## What you will do
- a) From the Terrier index API page, reproduce word for word the part that opens with the words containing "Once a Terrier" and closes with "easier to use.".
- b) Answer these questions from the Terrier index API page, one answer per line, marked the same way:
(i) What does the page say an IndexRef essentially is?
(ii) Which data structure does the page describe as "the dictionary"?
(iii) What three "index-like" things will BatchRetrieve accept?

Accessing Terrier’s Index API¶

Once a Terrier index has been built, PyTerrier provides a number of ways to access it. In doing so, we access the standard Terrier index API, however, some types are patched by PyTerrier to make them easier to use.

NB: Examples in this document are also available as a Jupyter notebook:

Loading an Index¶

Terrier has IndexRef and Index objects, along with an IndexFactory class that allows an Index to be obtained from the IndexRef.

IndexRef is essentially a String that tells Terrier where the index is located. Typically it is a file location, pointing to a data.properties file:

indexref = pt.IndexRef.of("/path/to/data.properties")

IndexRefs can also be obtained from a PyTerrier dataset:

indexref = dataset.get_index()

IndexRef objects can be directly passed to BatchRetrieve:

pt.BatchRetrieve(indexref).search("chemical reactions")

If you want to access the underlying data structures, you need to use IndexFactory, using the indexref, or the string location:

index = pt.IndexFactory.of(indexref)
#or
index = pt.IndexFactory.of("/path/to/data.properties")

NB: BatchRetrieve will accept anything “index-like”, i.e. a string location of an index, an IndexRef or an Index.

We can also ask for the index to be loaded into memory:

index = pt.IndexFactory.of("/path/to/data.properties", mem=True)

class pyterrier.IndexFactory[source]¶

The of() method of this factory class allows to load a Terrier Index.

NB: This class “shades” the native Terrier IndexFactory class - it offers essential the same API, except that the of() method contains a memory kwarg, that can be used to load additional index data structures into memory.

Terrier data structures that can be loaded into memory:

‘inverted’ - the inverted index, contains posting lists for each term. In the default configuration, this is read in from disk in chunks.
‘lexicon’ - the dictionary. By default, a binary search of the on-disk structure is used, so loading into memory can enhance speed.
‘meta’ - metadata about documents. Used as the final stage of retrieval, one seek for each retrieved document.
‘direct’ - contains posting lists for each document. No speed advantage for loading into memory unless pseudo-relevance feedback is being used.
‘document’ - contains document lengths, which are anyway loaded into memory. No speed advantage for loading into memory unless pseudo-relevance feedback is being used.

static of(indexlike, memory=False)[source]¶

Loads an index. Returns a Terrier Index object.

## Extracted entries
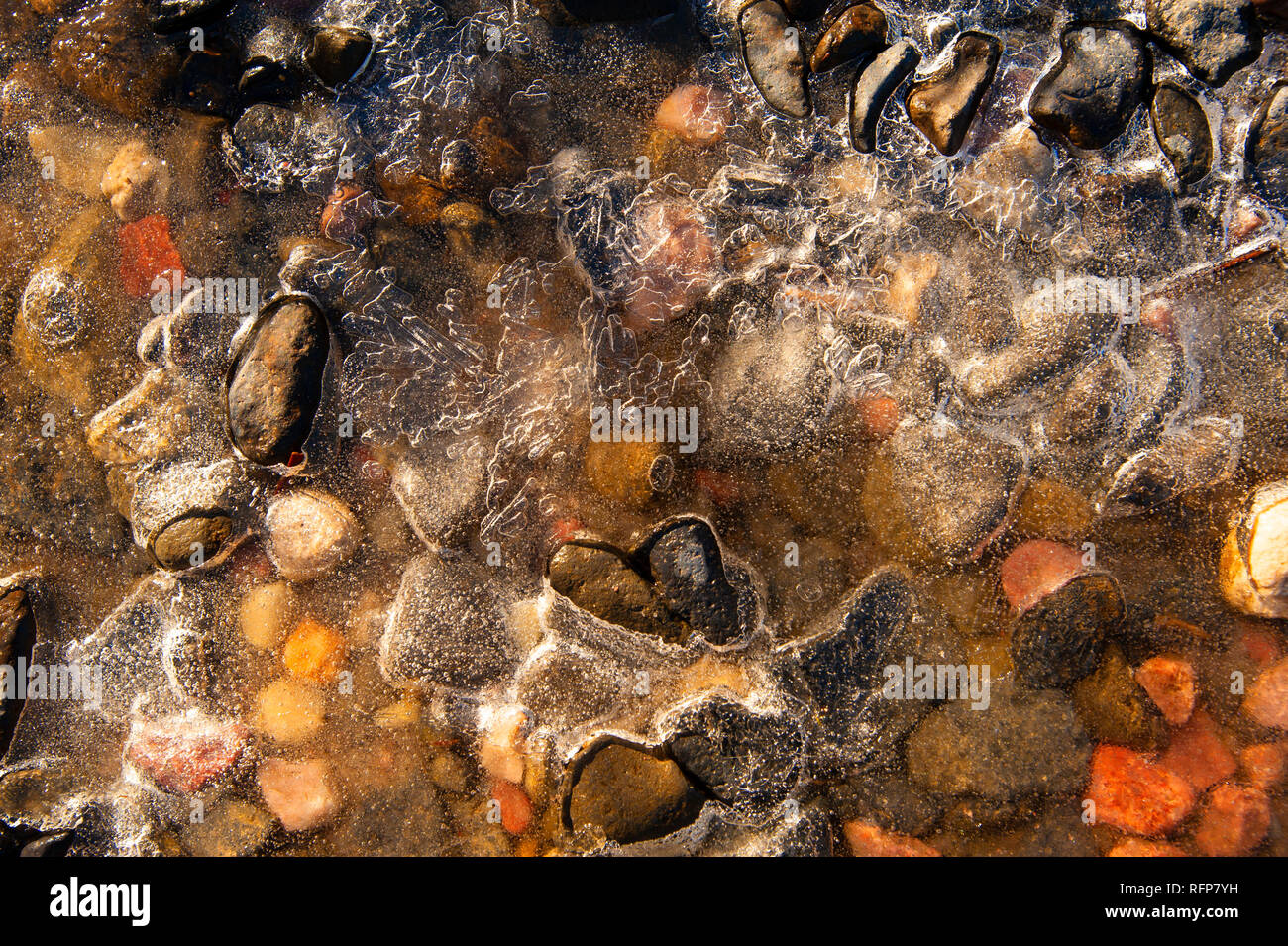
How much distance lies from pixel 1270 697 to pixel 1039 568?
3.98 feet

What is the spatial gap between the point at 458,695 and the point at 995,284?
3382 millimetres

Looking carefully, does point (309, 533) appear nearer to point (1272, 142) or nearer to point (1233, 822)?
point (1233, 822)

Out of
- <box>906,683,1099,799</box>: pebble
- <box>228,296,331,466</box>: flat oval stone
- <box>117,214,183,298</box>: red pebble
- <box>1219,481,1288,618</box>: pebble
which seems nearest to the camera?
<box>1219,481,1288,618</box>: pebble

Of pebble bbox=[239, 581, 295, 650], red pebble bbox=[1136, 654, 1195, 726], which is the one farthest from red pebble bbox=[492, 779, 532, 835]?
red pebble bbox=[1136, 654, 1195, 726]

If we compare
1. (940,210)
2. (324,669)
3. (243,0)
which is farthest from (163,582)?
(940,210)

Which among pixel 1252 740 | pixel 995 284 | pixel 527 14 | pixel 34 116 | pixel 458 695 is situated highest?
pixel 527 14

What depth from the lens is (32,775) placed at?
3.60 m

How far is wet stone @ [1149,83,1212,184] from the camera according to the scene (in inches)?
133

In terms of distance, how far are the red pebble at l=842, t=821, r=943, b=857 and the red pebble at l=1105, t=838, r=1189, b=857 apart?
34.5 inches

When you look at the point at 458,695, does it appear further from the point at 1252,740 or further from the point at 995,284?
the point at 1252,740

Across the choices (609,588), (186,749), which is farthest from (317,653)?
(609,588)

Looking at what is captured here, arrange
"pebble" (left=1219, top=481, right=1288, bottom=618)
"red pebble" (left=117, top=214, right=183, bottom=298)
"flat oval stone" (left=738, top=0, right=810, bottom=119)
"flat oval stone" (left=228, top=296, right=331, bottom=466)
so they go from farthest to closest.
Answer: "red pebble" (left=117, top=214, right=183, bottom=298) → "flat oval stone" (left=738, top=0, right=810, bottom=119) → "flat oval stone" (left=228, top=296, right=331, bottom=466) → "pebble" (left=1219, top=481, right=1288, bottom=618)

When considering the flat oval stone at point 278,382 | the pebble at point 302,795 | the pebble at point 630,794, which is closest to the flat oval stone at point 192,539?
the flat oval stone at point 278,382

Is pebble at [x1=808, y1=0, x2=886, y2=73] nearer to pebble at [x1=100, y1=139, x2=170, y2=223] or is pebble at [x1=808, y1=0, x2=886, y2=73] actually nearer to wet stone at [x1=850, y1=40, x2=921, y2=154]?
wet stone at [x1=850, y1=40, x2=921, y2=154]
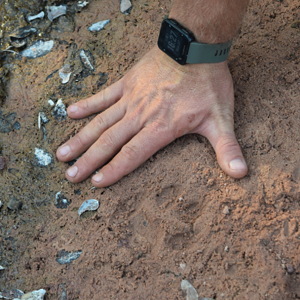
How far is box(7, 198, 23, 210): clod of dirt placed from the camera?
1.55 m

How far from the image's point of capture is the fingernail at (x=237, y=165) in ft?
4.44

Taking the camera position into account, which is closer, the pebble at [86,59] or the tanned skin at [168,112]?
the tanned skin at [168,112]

## Outputs
- a)
Once a Terrier index has been built, PyTerrier provides a number of ways to access it. In doing so, we access the standard Terrier index API, however, some types are patched by PyTerrier to make them easier to use.

- b)
(i) A String that tells Terrier where the index is located.
(ii) The 'lexicon'.
(iii) A string location of an index, an IndexRef, or an Index.